# Task requirements
1. Print the passage of the audio segmentation requirements from "- Audio indexing: Enable" up to and including "issues (silence, noise)", word for word.
2. Answer these questions using the audio segmentation requirements:
(a) What memory limit per audio stream do the requirements set?
(b) What use case does the table give for Otter.ai?
(c) How does segmentation help with compression?
3. Pick up the audio segmentation requirements after their final line and continue writing them.

[begin Source excerpt]

Functional Requirements
- Voice Activity Detection: Detect speech vs silence boundaries
- Speaker change detection: Identify speaker turn boundaries
- Segment merging: Merge adjacent segments intelligently
- Real-time processing: <100ms latency for streaming audio
- Boundary refinement: Smooth and optimize segment boundaries
- Multi-channel support: Handle stereo/multi-mic audio
- Quality metrics: Calculate segmentation accuracy
- Format support: Handle various audio formats and sample rates
Non-Functional Requirements
- Latency: p95 < 100ms for boundary detection
- Accuracy: >95% F1-score for segment detection
- Throughput: Process 1000+ audio streams concurrently
- Real-time factor: <0.1x (process 10min audio in 1min)
- Memory: <100MB per audio stream
- CPU efficiency: <5% CPU per stream
- Robustness: Handle noise, varying quality
Understanding the Problem
Audio segmentation is critical for speech applications:
Real-World Use Cases
| Company | Use Case | Latency Requirement | Scale |
|---|---|---|---|
| Zoom | Meeting segmentation | Real-time (<100ms) | 300M+ meetings/day |
| Google Meet | Speaker turn detection | Real-time (<50ms) | Billions of minutes |
| Otter.ai | Transcript segmentation | Near real-time | 10M+ hours |
| Amazon Alexa | Wake word detection | Real-time (<50ms) | 100M+ devices |
| Microsoft Teams | Audio preprocessing | Real-time | Enterprise scale |
| Apple Siri | Voice command boundaries | Real-time (<30ms) | Billions of requests |
Why Segmentation Matters
- Speech recognition: Better boundaries → better transcription
- Speaker diarization: Prerequisite for “who spoke when”
- Audio indexing: Enable search within audio
- Compression: Skip silence to reduce data
- User experience: Show real-time captions with proper breaks
- Quality of service: Detect issues (silence, noise)

[end Source excerpt]
[begin Information supplied]

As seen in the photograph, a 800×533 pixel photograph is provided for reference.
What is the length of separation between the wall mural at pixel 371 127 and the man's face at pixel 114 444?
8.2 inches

[end Information supplied]

# The responses
1.
- Audio indexing: Enable search within audio
- Compression: Skip silence to reduce data
- User experience: Show real-time captions with proper breaks
- Quality of service: Detect issues (silence, noise)

2.
(a) Less than 100MB per audio stream.
(b) Transcript segmentation.
(c) It skips silence to reduce data.

3.
The Interval Processing Connection
Just like Merge Intervals and Event Stream Processing:
| Merge Intervals | Event Streams | Audio Segmentation |
|---|---|---|
| Merge overlapping ranges | Merge event windows | Merge audio segments |
| Sort by start time | Event ordering | Temporal ordering |
| Greedy merging | Window aggregation | Boundary merging |
| Overlap detection | Event correlation | Segment alignment |
| O(N log N) | Buffer + process | Sliding window |
All three deal with temporal data requiring efficient interval/boundary processing.
High-Level Architecture
┌─────────────────────────────────────────────────────────────────┐
│ Real-time Audio Segmentation System │
└─────────────────────────────────────────────────────────────────┘
Audio Input (Streaming)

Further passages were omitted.